Stack depth: O(1). genericClosure handles its own iteration internally; the operator function is never deeply nested.

The thunk problem and deepSeq

genericClosure only forces the key field of each node (for deduplication). All other fields — including _state and _comp — are lazy thunks.

Without intervention, after N steps the _state field would be:

f(f(f(... f(initialState) ...)))  # N thunks deep

Forcing the final _state would then rebuild the entire call stack in thunk evaluation, defeating the purpose.

The fix: make key depend on builtins.deepSeq newState:

key = builtins.deepSeq newState (step.key + 1)

Since genericClosure forces key, it also forces deepSeq newState, which eagerly evaluates the state at each step. No thunk chain builds up.

The test suite validates deep effect chains and pure bind chains so the stack-safety contract stays covered by automated checks.

State-shape contract

builtins.deepSeq newState imposes a contract on handler-state shape: every value reachable through state must be deepSeq-tolerant. Scalars, finite records, and lists of scalars satisfy this trivially. Functions are also safe — deepSeq on a closure forces it to WHNF and stops, never recursing into the captured environment.

The contract breaks on values with cyclic structure. Nix derivations are the canonical example: drv.passthru.foo.drv cycles back through the same drv, and deepSeq has no cycle detection. A raw drv in handler state hangs the evaluator, and tryEval cannot recover — only throw and assert false are catchable.

For this case the library ships fx.state.mkThunk / forceThunk (src/state/thunk.nix). The carrier wraps any value as { _tag = "Thunk"; _force = _: value; } — a closure shields the value from deepSeq. The companion kernel type former H.thunk : Hoas → Hoas is decided by a lazy structural walker: it verifies is attrset ∧ has _force closure and does NOT recurse into _force. Inner-type validation runs at forget time, post-forced. Forcing in the validator would defeat the deepSeq-shielding the whole construct exists for.

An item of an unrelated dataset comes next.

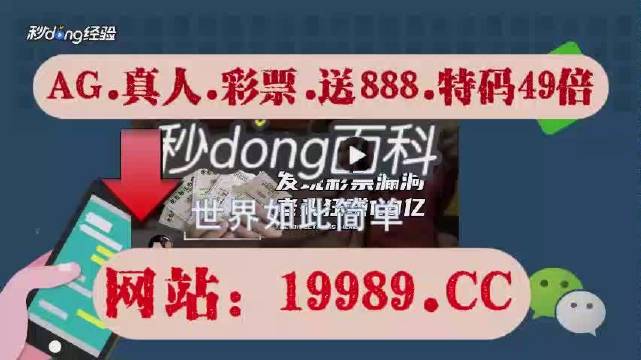 澳門六開獎結果2024開獎記錄今晚直播,市場反饋解析落實_擴展款86.41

Effect descriptions that carry derivations through state type their payload fields as H.thunk H.derivation, not H.derivation, so fx.send-time validation rejects unwrapped drvs before they reach the trampoline. The inner type is parametric: any value category that needs trampoline transit can ride through H.thunk a with no bespoke primitive.

Defunctionalization

The interpreter defunctionalizes (Reynolds 1972) the recursive handler: the continuation moves from the call stack into an explicit data structure (the FTCQueue). The worklist loop processes these continuations iteratively rather than recursively — the same pattern identified by Van Horn & Might (2010) in Abstracting Abstract Machines.

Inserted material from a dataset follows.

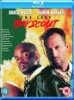 last boy scout bd uk.jpg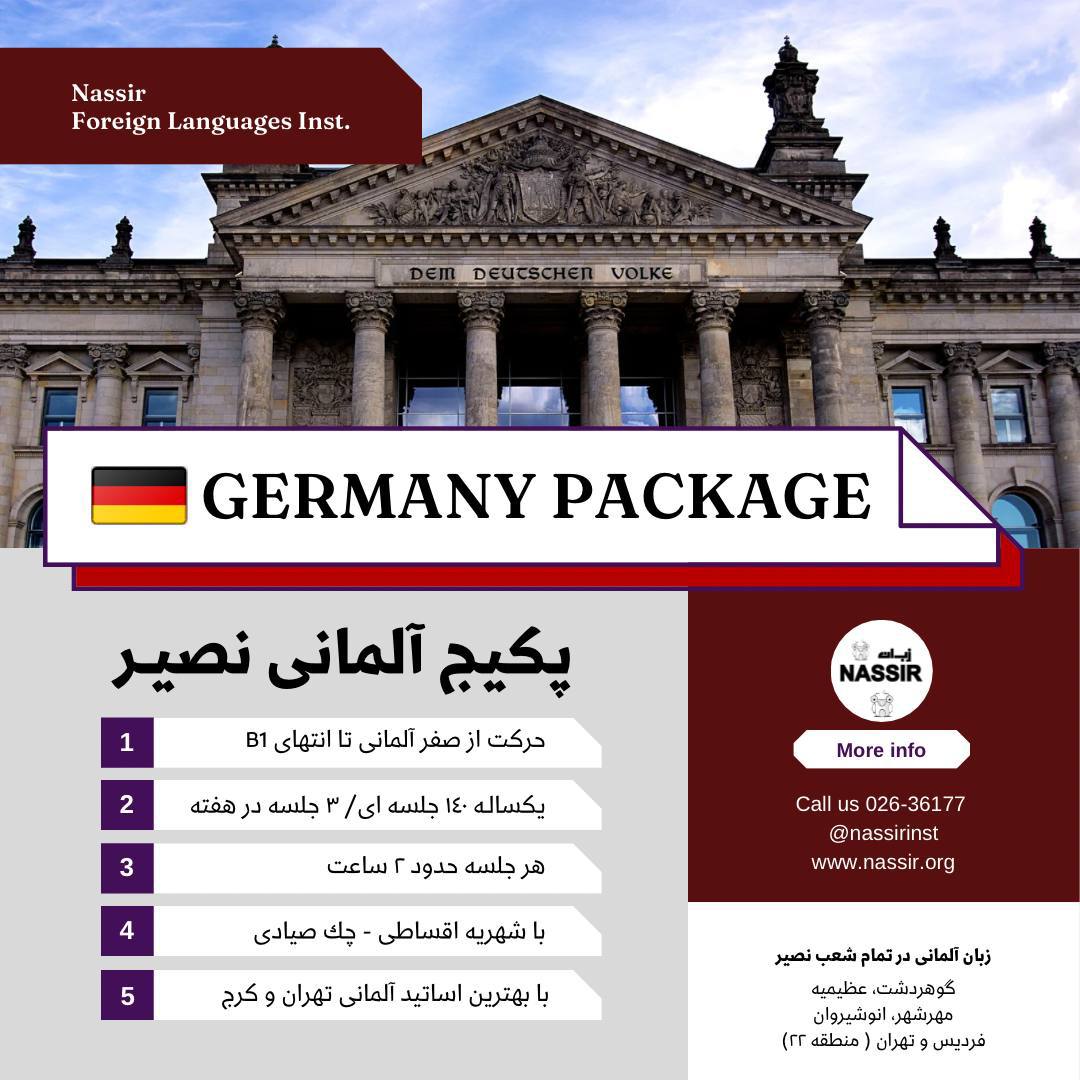 مؤسسات آنلاین و حضوری زبان نصیر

Gibbons (2022) Continuation-Passing Style, Defunctionalization, Accumulations, and Associativity shows the hidden precondition: this transformation is valid when the accumulated operation is associative. For nix-effects, the handler state transformations compose associatively because function composition is associative.

References

  • Reynolds, J. C. (1972). Definitional Interpreters for Higher-Order Programming Languages. ACM Annual Conference.
  • Van Horn, D., & Might, M. (2010). Abstracting Abstract Machines. ICFP 2010.
  • Gibbons, J. (2022). Continuation-Passing Style, Defunctionalization, Accumulations, and Associativity. The Art, Science, and Engineering of Programming, 6(2). [doi]
  • Kiselyov, O., & Ishii, H. (2015). Freer Monads, More Extensible Effects.